How about LEED? Wool Design Felt qualifies for LEED® certification as MR Credit 6.0 Rapidly Renewable Resource as the sheep's wool is harvested in a sustainable manner as the hair grows back!

And even better, FilzFelt felts have tested and certified to meet the human-ecological requirements of the standard presently established for products with direct contact to skin according to Product Class II of Oeko-Tex® Standard 100.

A Natural Material

Sheep are free-roaming animals and vegetable matter can be caught in their fleece. Washing and carbonizing remove some of this debris; however, color variation and inclusions of natural fiber on the surface are evidence of 100% natural origin of the material. This variation in color and thickness between dyelots and within felt bolts can be attributed to the natural occurrences of the natural color of the raw wool and absorption of the dyes.

In addition, sheep may be marked with pigment for various reasons, including isolation for illness or breeding. Colors that include any non-carbonized (washed) wool content may retain these pigments as pink or blue dots. This condition is most apparent in natural colors, however, may be visible in uni and melange colors where the felt may appear lighter or darker.

History of Nonwoven Textiles

Since felt is a nonwoven fabric and does not require a loom for its production, ancient people could produce it quite easily. Felting of animal hair has been a means of creating clothing, shelter, and artistic expression since at least 700 BC. Saint Clement is the patron saint of hat and felt makers, and legend states that he discovered felt by packing his shoes with wool to avoid blisters and after time discovered that the wool had changed form due to the moisture and agitation. And so wool felt was born!

The earliest written record of wool felt occurs during the Roman period in Homer's Iliad, where it is stated that Odysseus wore a helmet lined in felt.
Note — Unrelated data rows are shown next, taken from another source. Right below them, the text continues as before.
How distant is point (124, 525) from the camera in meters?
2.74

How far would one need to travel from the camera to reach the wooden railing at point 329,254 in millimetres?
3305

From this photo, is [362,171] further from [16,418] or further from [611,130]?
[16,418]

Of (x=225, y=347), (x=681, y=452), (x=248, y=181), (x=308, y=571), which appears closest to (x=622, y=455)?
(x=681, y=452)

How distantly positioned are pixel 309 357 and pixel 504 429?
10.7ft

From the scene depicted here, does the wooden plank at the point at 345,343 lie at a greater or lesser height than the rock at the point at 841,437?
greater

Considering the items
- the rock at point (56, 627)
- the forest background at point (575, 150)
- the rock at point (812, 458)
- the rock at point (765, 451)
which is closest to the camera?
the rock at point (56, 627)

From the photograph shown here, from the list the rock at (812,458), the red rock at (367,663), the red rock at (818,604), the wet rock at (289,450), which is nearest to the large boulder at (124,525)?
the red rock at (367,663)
Romans and Greeks are known to have used wool felt for clothing, armor to protect themselves from arrows, and for footwear. Other groups known to have used wool felt are the Chinese for sleeping and ceremonial mats, felt caps, fashionable clothing, millinery items, felt tents, and tall boots as part of uniforms. Iranians and Turks used wool felt extensively for mobile homes and carts covered in felt tarps, containers including bags and pouches, clothing, and to provide warmth within their homes.
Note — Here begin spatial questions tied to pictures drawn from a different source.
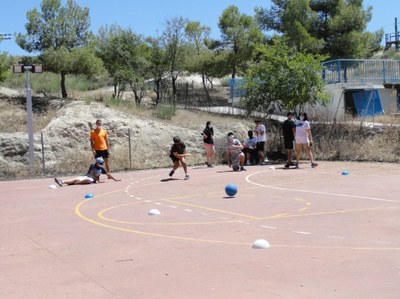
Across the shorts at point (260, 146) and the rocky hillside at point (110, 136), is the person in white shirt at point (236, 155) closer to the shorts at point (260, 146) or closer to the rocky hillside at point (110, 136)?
the shorts at point (260, 146)

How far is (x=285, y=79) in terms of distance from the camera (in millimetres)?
23969

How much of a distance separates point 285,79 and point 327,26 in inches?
765

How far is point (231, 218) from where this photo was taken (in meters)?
10.7

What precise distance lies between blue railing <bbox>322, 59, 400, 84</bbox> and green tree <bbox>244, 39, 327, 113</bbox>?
272 inches

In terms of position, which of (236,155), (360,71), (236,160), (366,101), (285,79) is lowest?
(236,160)

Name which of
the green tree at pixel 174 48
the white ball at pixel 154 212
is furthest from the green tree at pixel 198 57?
the white ball at pixel 154 212

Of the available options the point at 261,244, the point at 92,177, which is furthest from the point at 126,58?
the point at 261,244

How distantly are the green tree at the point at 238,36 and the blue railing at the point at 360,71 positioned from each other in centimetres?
1027

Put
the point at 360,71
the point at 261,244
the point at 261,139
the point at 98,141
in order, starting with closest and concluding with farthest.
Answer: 1. the point at 261,244
2. the point at 98,141
3. the point at 261,139
4. the point at 360,71

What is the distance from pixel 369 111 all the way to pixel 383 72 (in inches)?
116

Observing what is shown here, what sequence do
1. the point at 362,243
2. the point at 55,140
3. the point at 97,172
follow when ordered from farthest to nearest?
the point at 55,140
the point at 97,172
the point at 362,243

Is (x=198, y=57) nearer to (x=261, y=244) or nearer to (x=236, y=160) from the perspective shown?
(x=236, y=160)

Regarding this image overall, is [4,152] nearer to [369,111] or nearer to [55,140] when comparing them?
[55,140]

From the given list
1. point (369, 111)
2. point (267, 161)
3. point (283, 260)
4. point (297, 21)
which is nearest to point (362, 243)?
point (283, 260)
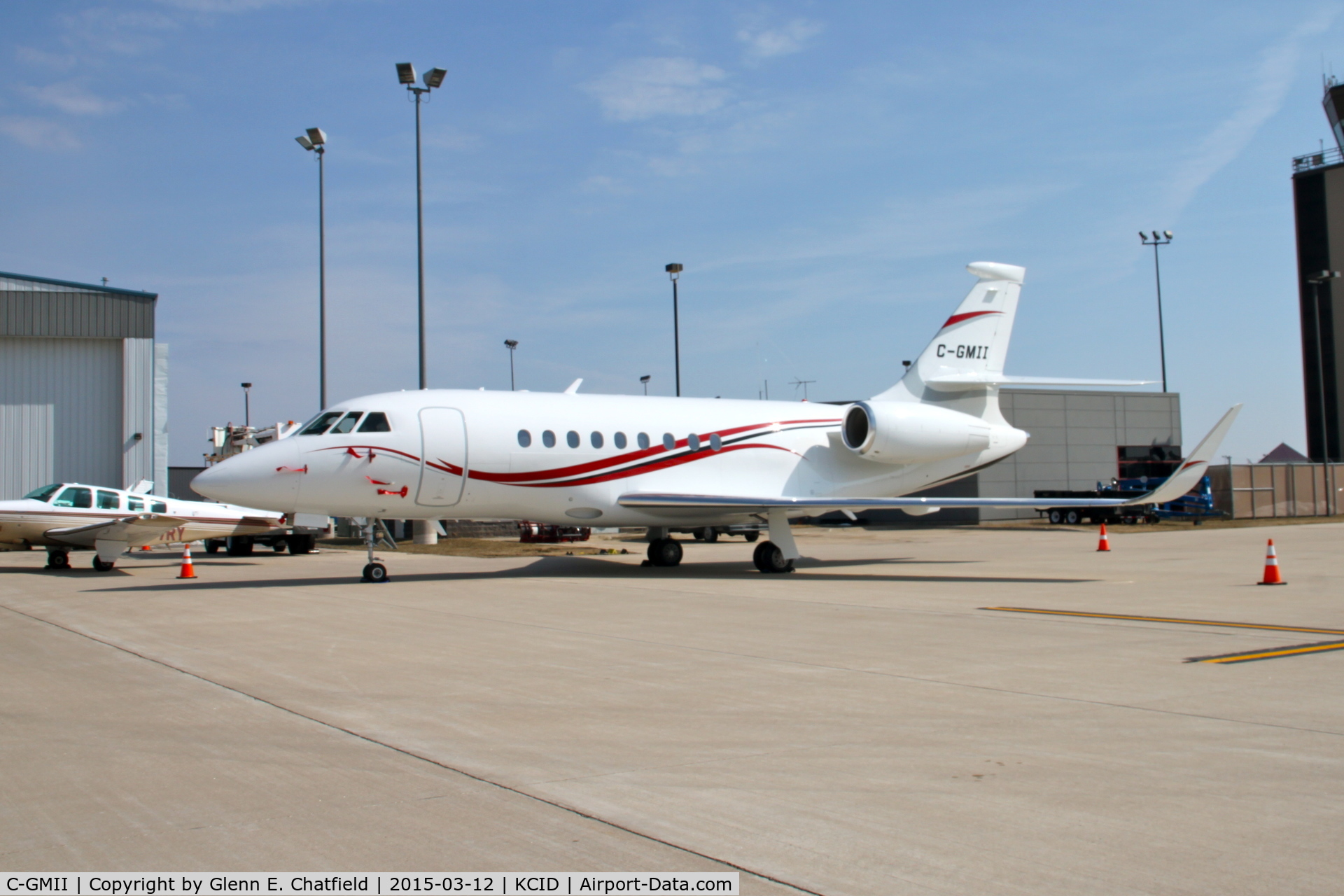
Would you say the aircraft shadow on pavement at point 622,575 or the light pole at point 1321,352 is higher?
the light pole at point 1321,352

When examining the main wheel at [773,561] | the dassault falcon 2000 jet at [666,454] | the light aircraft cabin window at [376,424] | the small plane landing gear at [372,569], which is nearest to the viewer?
the dassault falcon 2000 jet at [666,454]

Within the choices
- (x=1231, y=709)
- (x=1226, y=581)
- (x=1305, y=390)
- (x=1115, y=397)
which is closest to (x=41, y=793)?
(x=1231, y=709)

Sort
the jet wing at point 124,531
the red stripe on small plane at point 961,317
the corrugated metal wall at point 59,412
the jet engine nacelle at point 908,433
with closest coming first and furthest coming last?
the jet engine nacelle at point 908,433 < the jet wing at point 124,531 < the red stripe on small plane at point 961,317 < the corrugated metal wall at point 59,412

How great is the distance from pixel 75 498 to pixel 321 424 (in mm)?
9716

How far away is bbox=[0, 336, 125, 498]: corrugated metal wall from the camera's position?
1496 inches

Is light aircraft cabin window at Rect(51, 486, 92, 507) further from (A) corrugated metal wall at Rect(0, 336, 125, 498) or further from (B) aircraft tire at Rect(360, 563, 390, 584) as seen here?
(A) corrugated metal wall at Rect(0, 336, 125, 498)

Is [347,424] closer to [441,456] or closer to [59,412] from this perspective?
[441,456]

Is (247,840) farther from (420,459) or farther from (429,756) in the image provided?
(420,459)

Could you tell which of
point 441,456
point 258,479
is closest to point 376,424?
point 441,456

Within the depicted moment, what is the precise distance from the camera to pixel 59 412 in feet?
127

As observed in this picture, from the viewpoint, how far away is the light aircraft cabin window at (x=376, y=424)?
17266 mm

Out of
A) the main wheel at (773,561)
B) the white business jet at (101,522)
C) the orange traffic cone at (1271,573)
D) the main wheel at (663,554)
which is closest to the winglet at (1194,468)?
the orange traffic cone at (1271,573)

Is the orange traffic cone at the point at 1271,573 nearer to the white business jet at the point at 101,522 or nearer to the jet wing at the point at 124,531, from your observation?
the white business jet at the point at 101,522

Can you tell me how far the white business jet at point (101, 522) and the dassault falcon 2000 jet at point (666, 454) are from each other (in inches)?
209
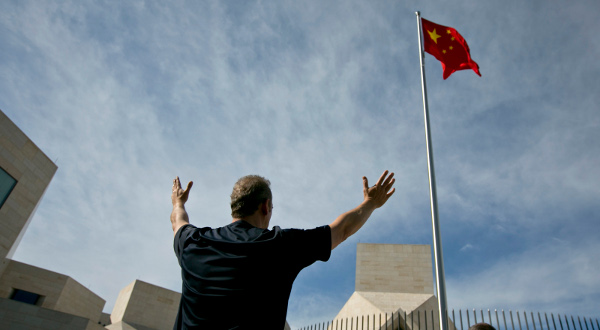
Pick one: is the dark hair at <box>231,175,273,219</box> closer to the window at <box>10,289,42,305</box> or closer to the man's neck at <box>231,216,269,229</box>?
the man's neck at <box>231,216,269,229</box>

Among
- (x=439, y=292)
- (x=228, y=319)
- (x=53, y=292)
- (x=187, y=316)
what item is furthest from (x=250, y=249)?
(x=53, y=292)

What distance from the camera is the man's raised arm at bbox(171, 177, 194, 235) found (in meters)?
2.73

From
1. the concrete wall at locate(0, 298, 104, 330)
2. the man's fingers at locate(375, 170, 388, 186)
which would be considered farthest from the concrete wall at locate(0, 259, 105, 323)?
the man's fingers at locate(375, 170, 388, 186)

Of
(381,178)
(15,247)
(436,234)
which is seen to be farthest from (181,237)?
(15,247)

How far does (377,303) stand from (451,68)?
39.7 feet

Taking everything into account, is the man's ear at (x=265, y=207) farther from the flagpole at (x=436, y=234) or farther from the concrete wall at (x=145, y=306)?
the concrete wall at (x=145, y=306)

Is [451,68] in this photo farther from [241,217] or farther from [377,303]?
[377,303]

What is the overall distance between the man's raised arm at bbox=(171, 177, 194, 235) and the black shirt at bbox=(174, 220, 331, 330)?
1.66 feet

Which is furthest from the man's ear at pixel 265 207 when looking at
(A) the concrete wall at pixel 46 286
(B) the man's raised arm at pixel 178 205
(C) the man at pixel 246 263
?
(A) the concrete wall at pixel 46 286

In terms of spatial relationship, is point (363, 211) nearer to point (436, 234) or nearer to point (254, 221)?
point (254, 221)

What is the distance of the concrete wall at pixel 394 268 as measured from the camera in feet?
65.9

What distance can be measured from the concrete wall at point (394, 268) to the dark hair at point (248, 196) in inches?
754

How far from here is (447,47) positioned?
11.6 metres

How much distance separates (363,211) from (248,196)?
0.75 meters
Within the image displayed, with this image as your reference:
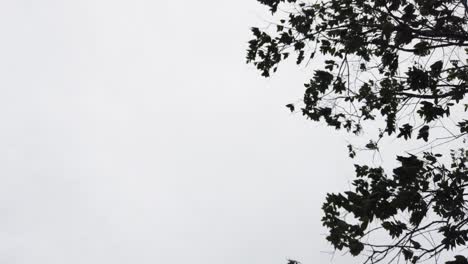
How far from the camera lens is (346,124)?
642 cm

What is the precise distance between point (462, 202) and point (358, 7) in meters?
2.84

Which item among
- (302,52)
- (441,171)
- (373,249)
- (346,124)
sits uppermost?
(302,52)

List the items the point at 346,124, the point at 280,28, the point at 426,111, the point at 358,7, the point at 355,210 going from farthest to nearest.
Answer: the point at 346,124 → the point at 280,28 → the point at 358,7 → the point at 426,111 → the point at 355,210

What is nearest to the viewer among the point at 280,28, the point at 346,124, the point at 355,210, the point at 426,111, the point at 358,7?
the point at 355,210

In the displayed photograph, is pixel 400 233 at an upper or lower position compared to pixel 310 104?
lower

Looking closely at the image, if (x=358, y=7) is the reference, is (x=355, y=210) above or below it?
below

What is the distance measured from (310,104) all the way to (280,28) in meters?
1.24

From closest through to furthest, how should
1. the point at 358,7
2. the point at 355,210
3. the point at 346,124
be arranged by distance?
the point at 355,210 < the point at 358,7 < the point at 346,124

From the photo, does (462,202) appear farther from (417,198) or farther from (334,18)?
(334,18)

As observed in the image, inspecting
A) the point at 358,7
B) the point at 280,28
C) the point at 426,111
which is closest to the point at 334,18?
Answer: the point at 358,7

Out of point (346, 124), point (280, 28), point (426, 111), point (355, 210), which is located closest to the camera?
point (355, 210)

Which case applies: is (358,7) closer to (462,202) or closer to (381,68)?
(381,68)

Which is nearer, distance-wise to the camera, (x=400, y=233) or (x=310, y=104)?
(x=400, y=233)

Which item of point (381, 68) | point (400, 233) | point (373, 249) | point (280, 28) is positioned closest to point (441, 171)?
point (400, 233)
Generally, wool felt appealed to nomadic cultures as it was easily attainable, lightweight, and durable. Describing the nomadic Mongolian people, Marco Polo wrote in the 13th century about their circular houses made of felt that they "took wherever they go." This group used felt to aid their transitory lifestyle, including yurts (tent-like structures with wool felt as the cladding), wagon covers, blankets, carpets, and hats.